年度が改まり、人事異動と桜前線が気になる慌ただしい4月のはじめですが、富士山頂では何が起こっているでしょうか?

上の写真は、2007年5月に点検のために登山した岩崎洋山頂班長が撮影した測候所です。NPOはこの測候所のほぼ3分の2にあたる496.94㎡ を気象庁から通年で借用しています。研究者等の立ち入りは安全のため夏の2か月に制限されているため、現在、測候所の建物は無人で、バッテリー駆動の装置だけが動いています。

一昨日、本ブログに富士山頂の積雪量(4月から5月に増えること)を入れたら、岩崎さんから下記のような指摘がありました。

山頂のデータ(気象庁:アメダス、富士山頂)が欠測になっています。
湿度は10日の13:00から気温、気圧は今朝(4月11日)05:00から、止まっています。
http://www.jma.go.jp/jp/amedas_h/today-50066.html?areaCode=000&groupCode=34


これは気象庁が管理している部分にあるアメダス装置に何か問題があったようです。おそらく、4月10日の降雪や霧氷による影響と思われます。この時期は、山頂で稼働している測器にも、いろいろ問題が起こりやすいのです。厳冬期のサラサラの雪は吹き飛ばされてしまいますが、4-5月の水分を多く含んだ雪はソーラーパネルの表面に付着したり、根雪となって重さで測器を押しつぶしたりします。
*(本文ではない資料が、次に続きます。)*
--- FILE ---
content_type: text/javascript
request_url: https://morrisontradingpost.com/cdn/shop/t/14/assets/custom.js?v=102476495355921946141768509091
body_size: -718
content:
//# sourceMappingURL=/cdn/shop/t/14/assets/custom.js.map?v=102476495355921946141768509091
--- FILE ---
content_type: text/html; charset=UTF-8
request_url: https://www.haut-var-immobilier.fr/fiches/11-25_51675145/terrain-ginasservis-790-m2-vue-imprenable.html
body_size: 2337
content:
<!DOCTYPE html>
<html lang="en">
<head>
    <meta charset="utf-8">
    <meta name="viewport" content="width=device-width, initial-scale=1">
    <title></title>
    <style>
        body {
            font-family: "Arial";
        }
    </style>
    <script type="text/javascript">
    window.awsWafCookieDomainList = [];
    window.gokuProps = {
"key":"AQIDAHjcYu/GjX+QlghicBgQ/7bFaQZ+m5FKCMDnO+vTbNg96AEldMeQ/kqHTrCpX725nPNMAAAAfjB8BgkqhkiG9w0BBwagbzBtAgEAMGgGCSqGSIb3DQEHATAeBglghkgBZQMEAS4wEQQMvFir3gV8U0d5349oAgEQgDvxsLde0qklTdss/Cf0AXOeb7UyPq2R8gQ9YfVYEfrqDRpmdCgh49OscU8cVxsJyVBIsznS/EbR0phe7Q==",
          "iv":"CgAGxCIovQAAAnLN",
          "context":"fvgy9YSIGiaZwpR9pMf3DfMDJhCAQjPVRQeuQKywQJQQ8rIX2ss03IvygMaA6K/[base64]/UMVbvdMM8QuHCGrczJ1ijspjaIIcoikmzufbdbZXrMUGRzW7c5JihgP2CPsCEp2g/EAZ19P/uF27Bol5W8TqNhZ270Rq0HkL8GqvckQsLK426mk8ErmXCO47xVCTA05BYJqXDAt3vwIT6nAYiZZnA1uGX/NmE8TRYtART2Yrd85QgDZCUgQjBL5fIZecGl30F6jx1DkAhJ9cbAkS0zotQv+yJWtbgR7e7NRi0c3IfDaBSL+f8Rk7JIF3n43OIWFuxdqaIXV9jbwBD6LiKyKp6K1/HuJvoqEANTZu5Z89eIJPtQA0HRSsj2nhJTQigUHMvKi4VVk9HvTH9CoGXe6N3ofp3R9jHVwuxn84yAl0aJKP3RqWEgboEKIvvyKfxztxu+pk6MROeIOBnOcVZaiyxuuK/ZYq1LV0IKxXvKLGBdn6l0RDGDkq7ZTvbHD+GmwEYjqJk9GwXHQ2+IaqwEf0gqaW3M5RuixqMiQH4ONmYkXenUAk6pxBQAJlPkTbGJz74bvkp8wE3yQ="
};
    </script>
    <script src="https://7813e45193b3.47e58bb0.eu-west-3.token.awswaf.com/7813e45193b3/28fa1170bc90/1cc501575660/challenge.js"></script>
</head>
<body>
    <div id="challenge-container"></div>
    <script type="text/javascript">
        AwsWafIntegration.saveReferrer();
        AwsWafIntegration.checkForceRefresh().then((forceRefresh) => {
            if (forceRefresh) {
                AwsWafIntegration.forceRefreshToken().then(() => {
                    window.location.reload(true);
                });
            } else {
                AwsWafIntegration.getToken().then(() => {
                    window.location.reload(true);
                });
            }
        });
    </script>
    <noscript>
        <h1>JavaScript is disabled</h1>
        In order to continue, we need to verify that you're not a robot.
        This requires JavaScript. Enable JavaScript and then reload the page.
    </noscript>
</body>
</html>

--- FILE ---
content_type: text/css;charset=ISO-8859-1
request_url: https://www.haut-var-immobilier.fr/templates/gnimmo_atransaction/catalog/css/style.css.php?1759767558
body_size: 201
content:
NPOが借用している部分では、国立環境研究所の野村渉平・博士研究員による二酸化炭素などの通年観測、東京学芸大学(現・静岡県立大学)鴨川仁准教授らのグループの大気電気、宇宙線関係の観測、産業技術総合研究所・兼保直樹主任研究員による大気水銀の観測などが行われています。

幸いなことに、野村さんによると、二酸化炭素のデータは順調に送られてきているいるとのことですが(16日現在)、一部の観測データは夏になって、ロガーを開けるまで分からないものもあり、ハラハラしながら、登山が許される夏まで待つほかはありません。

一方、一足先に春が来る富士山麓でも問題は山積です。
2016年にもこんなことがありました。5月2日のNPO(関電工)の架空送電線の点検では異常なかったのに、5月25日に気象庁が同じ場所で大量の土砂の埋設を発見し、開所直前に埋設土砂の撤去工事して間に合わせました。雪崩がこの間に発生したようです。
http://npofuji3776.blog.jp/archives/1059929148.html

これらの結果、修復にかかる経費は着実にNPOの運営を圧迫します。 美しく雪化粧した富士山を眺めながら、NPOのメンバーには気がもめる季節です。